Uitkomsten van het onderzoek

Uit het uitgevoerde bodemonderzoek ter plaatse van de ‘verdachte’ terreindelen is gebleken, dat er een stortlaag op de locatie aanwezig is van onbewerkt bouw- en sloopafval waarin asbesthoudend materiaal is aangetroffen. Daarnaast is ter plaatse van één zijde van een schuur (gaten 09 en 10 - zie ook de rapportage in de bijlage) asbesthoudend materiaal in de spoelzone aanwezig.

Ter plaatse van de voormalige bovengrondse tank zijn geen verontreinigingen in de grond en het grondwater aanwezig. De aangetroffen verontreinigingen zijn voldoende in kaart gebracht en geven geen aanleiding voor nader bodemonderzoek.

De aangetroffen stortlaag betreft geen bodemverontreiniging, omdat er meer dan 50% bodemvreemd materiaal aanwezig is en het dan een stortlocatie betreft. De stortlocatie is afgedekt met een laag grond en de opdrachtgever heeft aangegeven dat er nog een afdekking komt met deels stelconplaten en kunststof ecorasters gevuld met grond, daardoor bestaan er geen risico’s voor de volksgezondheid en het milieu.
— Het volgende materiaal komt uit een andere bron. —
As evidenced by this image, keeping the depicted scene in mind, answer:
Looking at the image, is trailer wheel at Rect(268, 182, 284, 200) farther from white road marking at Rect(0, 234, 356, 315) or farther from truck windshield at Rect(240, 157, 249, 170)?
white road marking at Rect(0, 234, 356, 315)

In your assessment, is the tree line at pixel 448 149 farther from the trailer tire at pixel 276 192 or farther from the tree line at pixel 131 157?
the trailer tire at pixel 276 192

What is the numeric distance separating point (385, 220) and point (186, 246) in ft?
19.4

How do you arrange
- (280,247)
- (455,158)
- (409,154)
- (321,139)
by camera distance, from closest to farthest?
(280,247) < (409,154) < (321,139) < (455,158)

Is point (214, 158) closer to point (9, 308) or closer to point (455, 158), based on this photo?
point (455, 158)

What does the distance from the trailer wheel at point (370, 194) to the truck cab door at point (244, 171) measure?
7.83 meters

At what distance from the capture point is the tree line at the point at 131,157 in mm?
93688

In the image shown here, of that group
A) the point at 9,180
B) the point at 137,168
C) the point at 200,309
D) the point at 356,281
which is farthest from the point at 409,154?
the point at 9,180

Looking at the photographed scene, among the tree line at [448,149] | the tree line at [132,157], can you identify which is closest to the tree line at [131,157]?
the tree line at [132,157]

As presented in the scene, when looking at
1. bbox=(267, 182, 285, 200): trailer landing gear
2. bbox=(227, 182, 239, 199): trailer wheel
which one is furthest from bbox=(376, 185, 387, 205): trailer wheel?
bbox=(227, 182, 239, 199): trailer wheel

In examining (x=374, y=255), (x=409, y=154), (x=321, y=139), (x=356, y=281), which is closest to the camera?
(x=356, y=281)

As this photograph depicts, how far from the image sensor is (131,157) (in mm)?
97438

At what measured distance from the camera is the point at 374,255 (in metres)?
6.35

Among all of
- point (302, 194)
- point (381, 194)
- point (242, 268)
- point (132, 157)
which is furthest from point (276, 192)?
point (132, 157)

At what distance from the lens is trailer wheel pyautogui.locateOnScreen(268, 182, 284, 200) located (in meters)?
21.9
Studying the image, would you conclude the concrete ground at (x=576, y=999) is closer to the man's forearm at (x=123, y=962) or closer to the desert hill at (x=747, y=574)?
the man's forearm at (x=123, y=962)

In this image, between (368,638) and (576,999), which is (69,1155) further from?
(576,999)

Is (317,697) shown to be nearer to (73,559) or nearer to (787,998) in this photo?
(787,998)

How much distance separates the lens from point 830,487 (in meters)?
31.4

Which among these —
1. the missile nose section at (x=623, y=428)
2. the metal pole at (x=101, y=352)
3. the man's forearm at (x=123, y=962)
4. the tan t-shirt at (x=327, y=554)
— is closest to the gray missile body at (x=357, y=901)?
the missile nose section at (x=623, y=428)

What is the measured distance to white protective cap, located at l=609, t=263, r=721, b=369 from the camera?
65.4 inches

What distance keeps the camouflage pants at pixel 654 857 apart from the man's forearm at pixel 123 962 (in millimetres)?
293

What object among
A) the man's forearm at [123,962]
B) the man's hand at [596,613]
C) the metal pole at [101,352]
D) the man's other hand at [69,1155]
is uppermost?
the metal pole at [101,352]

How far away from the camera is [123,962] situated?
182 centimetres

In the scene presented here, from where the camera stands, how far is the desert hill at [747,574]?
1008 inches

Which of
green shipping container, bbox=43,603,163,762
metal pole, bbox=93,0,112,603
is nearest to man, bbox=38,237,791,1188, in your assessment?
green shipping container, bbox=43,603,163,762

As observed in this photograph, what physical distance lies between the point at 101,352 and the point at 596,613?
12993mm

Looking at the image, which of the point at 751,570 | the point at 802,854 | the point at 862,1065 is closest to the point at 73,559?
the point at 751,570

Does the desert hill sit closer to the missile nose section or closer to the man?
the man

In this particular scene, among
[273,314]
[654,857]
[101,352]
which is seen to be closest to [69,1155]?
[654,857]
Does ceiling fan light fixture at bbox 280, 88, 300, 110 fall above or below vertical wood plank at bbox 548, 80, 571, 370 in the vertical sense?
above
Ter plaatse van de ‘spoelzone’ bij de gaten 09 en 10 is een bodemverontreiniging met asbest aanwezig met een omvang van circa 4 m³. Aanbevolen is om deze verontreiniging te saneren. Voorafgaand aan een sanering dient een BUS-melding te worden verricht bij het bevoegd gezag Wet bodembescherming (FUMO) en dient conform de wet- en regelgeving gesaneerd te worden door een daarvoor gecertificeerde aannemer (BRL7000-protocol 7001) en onder milieukundige begeleiding (BRL6000-protocol 6001).

Ontgrondingen

Het terrein zal naar achterliggende gebied afgesloten zijn met een sloot. Het betreft hier een bestaande (zwaar verwaarloosde) sloot welke (mede op verzoek van het Fryske Gea i.v.m. waterhuishouding aansluitend moeras gebied) weer in ere hersteld en verbreed is (dit al gerealiseerd). De diepte van de sloot is ca 1 tot 1,25m onder maaiveld, en de grond die vrijgekomen is, bedraagt maximaal 200 tot 225 m3. Deze grond is niet afgevoerd en op het eigen terrein gebruikt voor ophoging. De ontgronding is vrijgesteld van een ontgrondingsvergunning.

Conclusie

Concluderend kan worden gesteld dat er na sanering van de asbesthoudende grond (spoelzone gaten 09 en 10) er geen beperkingen bestaan voor het gebruik van het terrein voor kleinschalige recreatie, waarbij opgemerkt wordt dat de stortlocatie voldoende afgedekt moet blijven. De grond ter plaatse van de stortlocatie (1500 m2) wordt niet geroerd.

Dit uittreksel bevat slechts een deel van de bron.